WHAT TO DO: Pictures do not belong in the copy, so please give every entry below again exactly.
··· PROVIDED INFORMATION ···
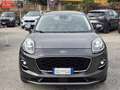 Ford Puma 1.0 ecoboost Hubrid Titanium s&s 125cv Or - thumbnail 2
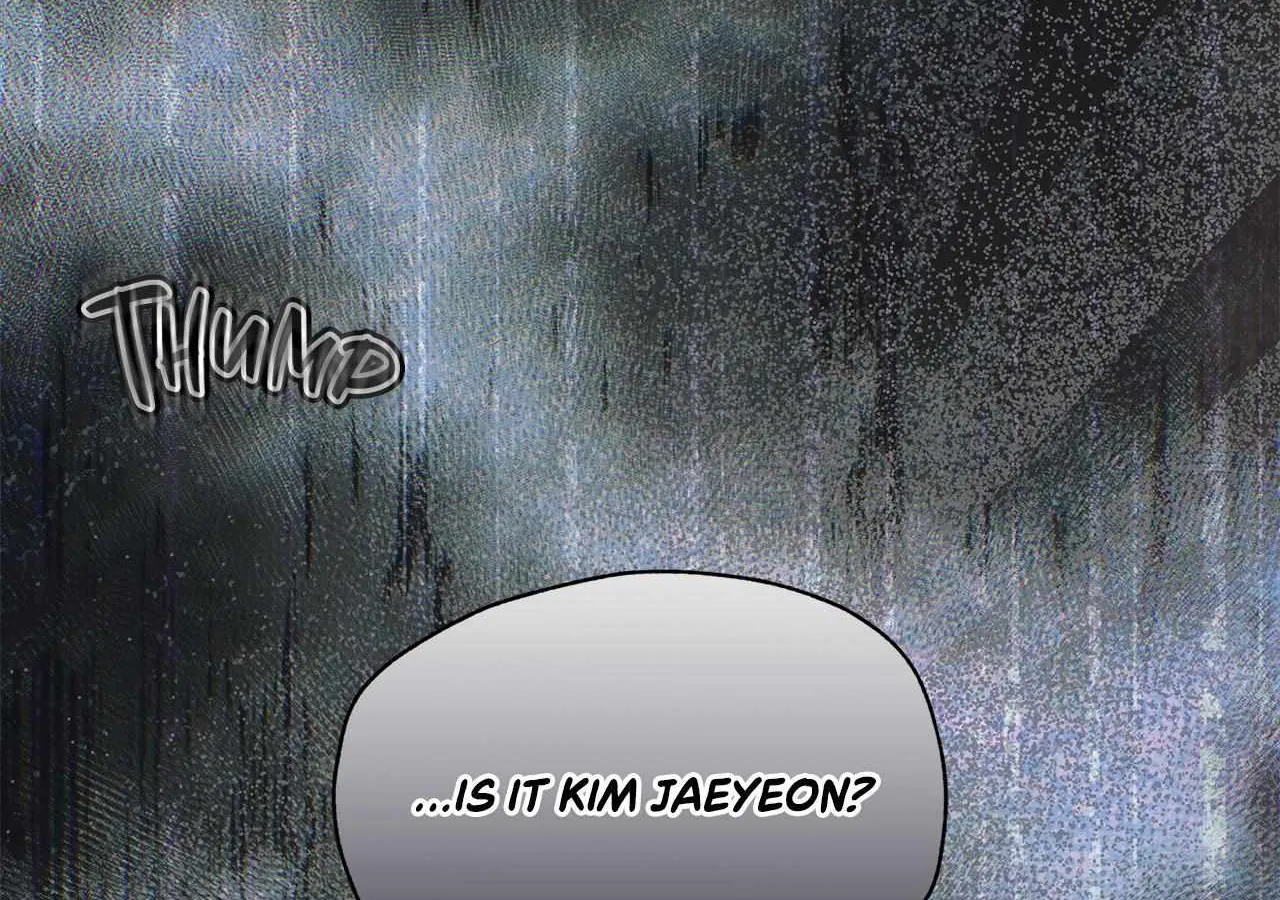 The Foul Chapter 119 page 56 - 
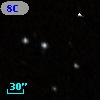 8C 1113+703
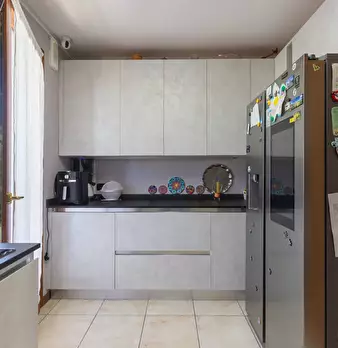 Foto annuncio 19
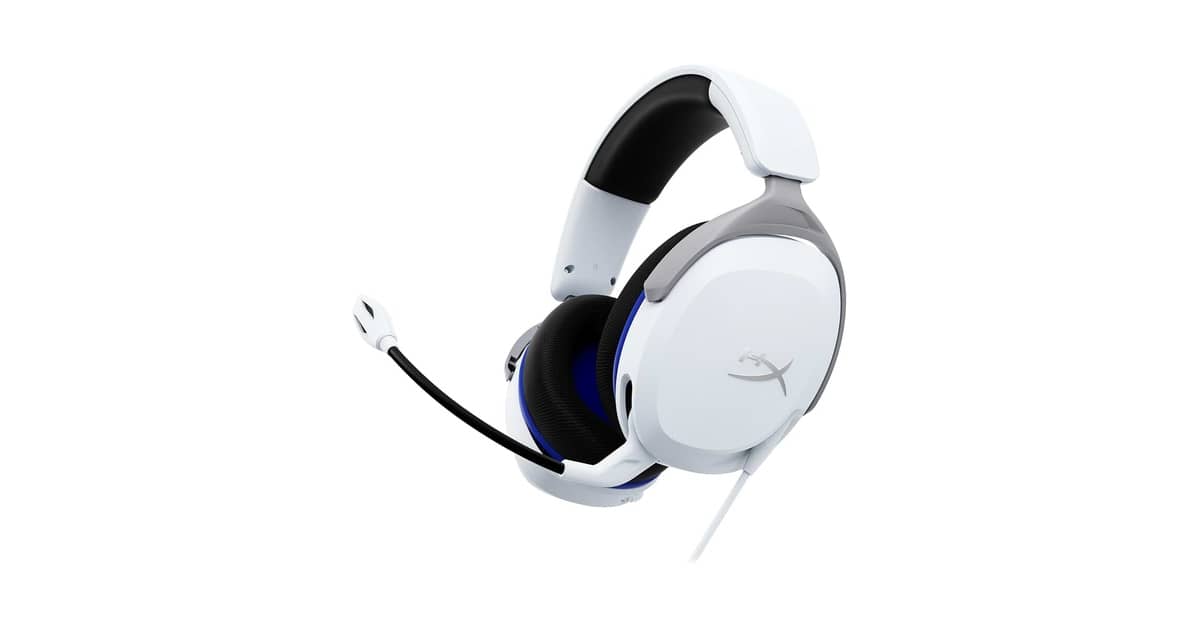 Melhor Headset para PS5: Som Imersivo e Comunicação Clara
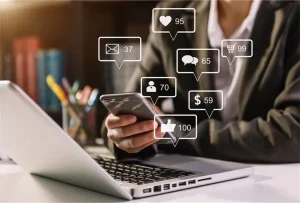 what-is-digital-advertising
···
WRITTEN ANSWER:
 Ford Puma 1.0 ecoboost Hubrid Titanium s&s 125cv Or - thumbnail 2
 The Foul Chapter 119 page 56 - 
 8C 1113+703
 Foto annuncio 19
 Melhor Headset para PS5: Som Imersivo e Comunicação Clara
 what-is-digital-advertising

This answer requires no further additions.